━━━ PAGE EXTRACT ━━━

For Warburg an image is not the fixed representation of an action, but rather a field of forces. It thus acts in a dual capacity, as both a representation and as a represented action. The form is tasked with conveying an energy that subsists in the guise of tropes that emerge throughout its successive migrations: for example, the force acting in the depictions from antiquity is in some sense revisited in works created by the Florentine artists of the Renaissance when they carried out commissions for the bourgeoisie. The paradigm of this migration is the figure of the nymph, whose expressive force is shown in the drapery and the hair stirred by the wind, both of which Warburg characterises as “formulas of pathos” (Pathosformeln). The “pathos formula” is the setting in motion of a part of the body or of a material accessory to reinforce the expressiveness of an action. It makes thought and emotion visible. Without it, the attention of the observer would not be engaged; it is through this that the observer, in a certain way, is drawn into the represented action.
The journey of emotions
Above all, the analogy between The Atlas in Motion and the Mnemosyne Atlas lies in the relationship to the body that is established by both works. And what they have distilled are two aspects of civilisation that Warburg calls orientation (both spiritual and physical) and expression. For him, the image is both an instrument of orientation and the ultimate register of expression.
The starry constellations were, for ancient people, a book in which they thought they could decipher their destiny and that of their loved ones. (One of the panels from the Mnemosyne Atlas groups together “Different systems of relationships – cosmic, terrestrial, genealogical – in which man is engaged”). This temptation to interpret was based on the profound analogy between the microcosm and the macrocosm that has been felt since the very beginning (another panel recapitulates “Different degrees of projection of the cosmic system onto man”). The body was understood as the model of the entire universe, thus opening it up as a subject for reflection.

━━━

- [REQUEST A] Find every line of the records that contains the string "vertical", and copy each of those lines.
The passage on Warburg and the records below it have no connection to each other.

━━━ TASK INPUTS ━━━

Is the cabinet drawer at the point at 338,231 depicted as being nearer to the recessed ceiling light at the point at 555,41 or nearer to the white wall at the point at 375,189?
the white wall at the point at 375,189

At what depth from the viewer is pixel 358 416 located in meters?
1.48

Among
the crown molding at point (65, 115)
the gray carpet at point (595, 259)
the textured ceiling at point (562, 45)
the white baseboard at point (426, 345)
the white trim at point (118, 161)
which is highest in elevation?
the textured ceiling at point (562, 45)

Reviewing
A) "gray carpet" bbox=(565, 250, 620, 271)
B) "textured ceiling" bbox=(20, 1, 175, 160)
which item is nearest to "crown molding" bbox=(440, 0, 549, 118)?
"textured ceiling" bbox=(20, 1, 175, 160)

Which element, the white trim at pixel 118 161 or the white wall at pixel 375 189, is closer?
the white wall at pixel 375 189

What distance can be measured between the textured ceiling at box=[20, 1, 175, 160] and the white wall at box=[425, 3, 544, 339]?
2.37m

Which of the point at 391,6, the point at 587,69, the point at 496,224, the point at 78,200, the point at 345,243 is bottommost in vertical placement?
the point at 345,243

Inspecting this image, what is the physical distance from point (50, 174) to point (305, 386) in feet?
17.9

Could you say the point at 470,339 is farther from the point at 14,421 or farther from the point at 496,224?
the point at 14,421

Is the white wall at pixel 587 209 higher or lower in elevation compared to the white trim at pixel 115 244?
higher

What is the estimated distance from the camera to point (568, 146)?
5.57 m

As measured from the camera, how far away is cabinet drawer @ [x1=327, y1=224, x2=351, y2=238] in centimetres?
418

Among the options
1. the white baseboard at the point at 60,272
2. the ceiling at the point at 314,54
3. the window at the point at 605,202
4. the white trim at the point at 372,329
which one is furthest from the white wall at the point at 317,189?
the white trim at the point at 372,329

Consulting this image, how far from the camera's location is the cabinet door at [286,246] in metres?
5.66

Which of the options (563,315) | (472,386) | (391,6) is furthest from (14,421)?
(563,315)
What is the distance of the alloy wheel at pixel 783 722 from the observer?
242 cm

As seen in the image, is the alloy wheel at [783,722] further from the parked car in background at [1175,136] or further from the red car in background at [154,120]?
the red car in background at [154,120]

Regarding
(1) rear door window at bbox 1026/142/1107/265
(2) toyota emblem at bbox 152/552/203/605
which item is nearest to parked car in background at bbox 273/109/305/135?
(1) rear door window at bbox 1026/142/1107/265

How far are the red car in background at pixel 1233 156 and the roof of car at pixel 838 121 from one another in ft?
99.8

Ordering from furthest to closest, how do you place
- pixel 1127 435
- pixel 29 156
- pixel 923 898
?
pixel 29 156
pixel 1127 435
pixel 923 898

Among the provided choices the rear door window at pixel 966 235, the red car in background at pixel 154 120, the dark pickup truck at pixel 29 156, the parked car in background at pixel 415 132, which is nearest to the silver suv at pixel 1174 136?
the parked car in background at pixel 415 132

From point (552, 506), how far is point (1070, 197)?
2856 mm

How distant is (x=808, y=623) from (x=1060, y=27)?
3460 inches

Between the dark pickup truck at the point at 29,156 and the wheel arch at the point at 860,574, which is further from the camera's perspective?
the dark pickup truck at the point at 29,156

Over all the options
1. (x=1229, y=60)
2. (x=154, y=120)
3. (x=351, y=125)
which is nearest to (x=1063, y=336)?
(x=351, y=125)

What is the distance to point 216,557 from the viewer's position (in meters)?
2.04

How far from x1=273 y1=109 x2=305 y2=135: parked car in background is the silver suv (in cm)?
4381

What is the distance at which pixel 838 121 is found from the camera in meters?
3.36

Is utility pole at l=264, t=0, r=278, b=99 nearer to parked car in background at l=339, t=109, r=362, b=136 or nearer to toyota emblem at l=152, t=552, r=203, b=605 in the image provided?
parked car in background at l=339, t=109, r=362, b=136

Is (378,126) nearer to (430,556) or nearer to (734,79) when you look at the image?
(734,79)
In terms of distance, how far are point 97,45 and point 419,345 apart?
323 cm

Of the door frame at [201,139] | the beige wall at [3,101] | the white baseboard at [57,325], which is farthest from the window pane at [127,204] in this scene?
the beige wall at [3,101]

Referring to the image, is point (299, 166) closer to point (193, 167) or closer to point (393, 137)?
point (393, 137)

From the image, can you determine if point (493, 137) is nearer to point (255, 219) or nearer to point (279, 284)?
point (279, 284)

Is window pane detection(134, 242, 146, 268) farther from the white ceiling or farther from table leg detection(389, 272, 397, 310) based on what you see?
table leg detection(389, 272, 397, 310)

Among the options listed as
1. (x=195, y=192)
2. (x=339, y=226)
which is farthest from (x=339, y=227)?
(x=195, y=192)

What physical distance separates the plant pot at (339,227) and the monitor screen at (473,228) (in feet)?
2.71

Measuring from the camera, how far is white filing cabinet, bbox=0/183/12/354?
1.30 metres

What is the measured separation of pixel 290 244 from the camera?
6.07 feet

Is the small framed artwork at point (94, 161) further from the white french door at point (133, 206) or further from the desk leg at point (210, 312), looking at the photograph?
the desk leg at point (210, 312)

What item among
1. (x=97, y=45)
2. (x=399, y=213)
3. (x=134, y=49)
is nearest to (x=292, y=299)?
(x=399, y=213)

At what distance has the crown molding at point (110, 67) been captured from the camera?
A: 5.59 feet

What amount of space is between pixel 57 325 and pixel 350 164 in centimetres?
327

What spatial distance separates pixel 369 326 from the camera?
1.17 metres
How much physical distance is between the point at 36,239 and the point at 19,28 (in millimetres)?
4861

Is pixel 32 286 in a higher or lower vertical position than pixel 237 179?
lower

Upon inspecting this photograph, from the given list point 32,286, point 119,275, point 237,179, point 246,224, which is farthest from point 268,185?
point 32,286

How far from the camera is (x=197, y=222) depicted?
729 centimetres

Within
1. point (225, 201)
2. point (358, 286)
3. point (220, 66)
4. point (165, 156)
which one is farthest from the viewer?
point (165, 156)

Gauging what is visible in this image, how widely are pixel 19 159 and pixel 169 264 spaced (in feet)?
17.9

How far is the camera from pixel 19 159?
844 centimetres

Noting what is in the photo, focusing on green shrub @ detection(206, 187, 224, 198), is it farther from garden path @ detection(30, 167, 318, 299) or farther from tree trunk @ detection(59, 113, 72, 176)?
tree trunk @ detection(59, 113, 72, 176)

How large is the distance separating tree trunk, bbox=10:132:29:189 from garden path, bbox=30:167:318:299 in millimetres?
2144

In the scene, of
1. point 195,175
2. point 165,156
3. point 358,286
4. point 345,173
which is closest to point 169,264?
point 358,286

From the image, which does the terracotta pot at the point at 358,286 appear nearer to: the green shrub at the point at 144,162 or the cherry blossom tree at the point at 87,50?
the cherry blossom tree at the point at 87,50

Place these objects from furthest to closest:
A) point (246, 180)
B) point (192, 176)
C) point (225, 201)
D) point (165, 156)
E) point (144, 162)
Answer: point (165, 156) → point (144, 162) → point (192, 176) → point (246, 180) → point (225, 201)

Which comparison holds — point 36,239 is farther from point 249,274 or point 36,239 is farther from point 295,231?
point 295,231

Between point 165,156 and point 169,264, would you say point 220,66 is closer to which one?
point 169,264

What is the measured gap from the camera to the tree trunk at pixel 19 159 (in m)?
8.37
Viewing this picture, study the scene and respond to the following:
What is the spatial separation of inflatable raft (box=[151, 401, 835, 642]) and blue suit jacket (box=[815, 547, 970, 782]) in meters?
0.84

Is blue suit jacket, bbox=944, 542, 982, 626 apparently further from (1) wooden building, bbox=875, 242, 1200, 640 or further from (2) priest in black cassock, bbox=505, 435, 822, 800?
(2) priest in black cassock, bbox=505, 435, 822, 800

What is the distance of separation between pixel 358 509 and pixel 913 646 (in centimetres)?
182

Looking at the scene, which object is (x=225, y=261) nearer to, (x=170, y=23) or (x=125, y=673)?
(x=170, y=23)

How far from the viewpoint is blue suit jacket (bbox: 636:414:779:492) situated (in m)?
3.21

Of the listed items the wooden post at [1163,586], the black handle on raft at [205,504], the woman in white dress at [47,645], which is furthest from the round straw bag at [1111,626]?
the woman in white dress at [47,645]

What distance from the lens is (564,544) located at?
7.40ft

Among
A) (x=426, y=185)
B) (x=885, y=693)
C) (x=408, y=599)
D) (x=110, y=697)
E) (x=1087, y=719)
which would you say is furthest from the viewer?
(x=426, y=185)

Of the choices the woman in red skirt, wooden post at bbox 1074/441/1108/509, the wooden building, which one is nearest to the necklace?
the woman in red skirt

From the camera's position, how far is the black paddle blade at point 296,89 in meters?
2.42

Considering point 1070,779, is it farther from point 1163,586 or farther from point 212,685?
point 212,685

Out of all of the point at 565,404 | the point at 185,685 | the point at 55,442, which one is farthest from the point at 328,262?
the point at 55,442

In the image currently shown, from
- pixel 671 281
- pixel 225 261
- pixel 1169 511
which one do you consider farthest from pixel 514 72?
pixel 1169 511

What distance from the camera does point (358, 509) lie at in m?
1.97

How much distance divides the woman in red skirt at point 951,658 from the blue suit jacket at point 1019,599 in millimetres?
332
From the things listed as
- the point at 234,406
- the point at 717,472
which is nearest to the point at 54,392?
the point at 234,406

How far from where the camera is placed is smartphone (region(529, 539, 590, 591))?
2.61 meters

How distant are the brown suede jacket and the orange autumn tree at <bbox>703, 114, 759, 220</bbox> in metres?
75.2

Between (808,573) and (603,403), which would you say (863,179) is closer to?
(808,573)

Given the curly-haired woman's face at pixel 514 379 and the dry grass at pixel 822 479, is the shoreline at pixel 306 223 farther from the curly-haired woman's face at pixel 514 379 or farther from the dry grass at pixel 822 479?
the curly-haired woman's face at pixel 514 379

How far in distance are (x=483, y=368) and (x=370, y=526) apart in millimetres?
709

━━━

- [REQUEST B] Write the next part of the passage on Warburg and the Mnemosyne Atlas, starting right after its final sentence.

- [FINAL RESULT A]
Which of the point at 391,6, the point at 587,69, the point at 496,224, the point at 78,200, the point at 345,243 is bottommost in vertical placement?
Is pixel 32 286 in a higher or lower vertical position than pixel 237 179?

- [FINAL RESULT B]
We find the same attention given to the body in Mathieu Pernot’s compositions. With the help of his images, he takes us through an entire lexicon of emotions, even when the body – and therefore the expressive gesture – remains invisible: the destroyed buildings of Homs, the “roofs” that the migrants have rigged together as best they can, everything that was abandoned near the Stalingrad metro station in 2016, the life jackets and lifebuoys in a landfill in Lesbos. Such dispossession reduces the migrant to their body. Against all odds they pursue “an identity that has not been lost but has taken refuge in a distant future”.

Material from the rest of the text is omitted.